Богохульство Дон Жуана, его мятеж против Господа напоминал протест и мятеж Александра против смерти. В его поведении сквозило и желание бессмертия, и некоторая отстраненность от мира, в котором он жил. Его дерзость и вызывающие манеры делали его похожим и на вольнодумца XVII века, и на свободомыслящего бунтаря XVIII. Александр был так же смел, мужественен и безрассуден, как и его двойник, вот только он не играл, а действительно бросал вызов.
Дон Жуан богохульствует. С беспредельной бравадой он насмехается над статуей Командора, дает ей руку, точно зная, что она увлечет его в бездну, в могилу – именно так поступал Александр в своих битвах. Его поступки – это отражение нетерпеливого стремления к полной свободе; он постоянно пребывает в лихорадочной нервозности, которая толкает его на ссоры с первым встречным; этот страстный, непрекращающийся поиск наделяет Александра героическим ореолом, которого раньше я в нем никогда не подозревала; оказывается, мой супруг – необыкновенный человек!
Две фигуры – Дон Жуана и Александра – слились в едином существе, и оно было вечным мятежником человечества.

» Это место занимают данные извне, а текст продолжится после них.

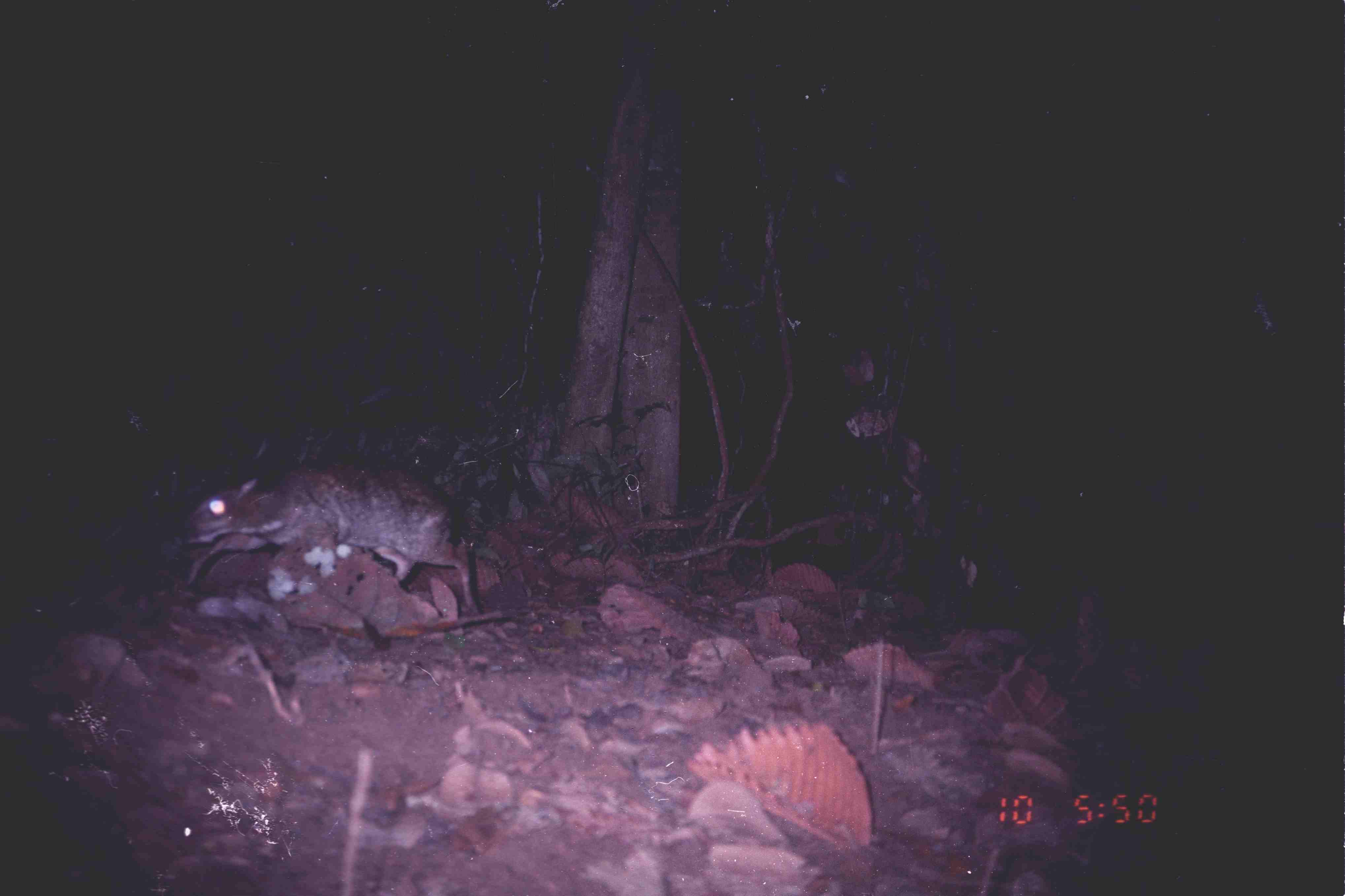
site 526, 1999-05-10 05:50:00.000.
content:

Когда я вспоминаю, каков был финал жизни Александра, то задаю себе один вопрос: не пытался ли он в своих дуэлях соперничать с Богом?
Конечно, Бог обрек его на Смерть, но он не желал этого знать, ибо хотел сам и только сам назначить ей час; он сам примет решение, а не эта глупая Смерть, которая косит без разбора, не заботясь ни о времени, ни о месте. Он презирал ее, ибо она слепа и бездумна; она и сама не представляет, на ком останавливает выбор, и не делает ни малейшего усилия, чтобы узнать, кого увозит на своей лодке по Ахерону.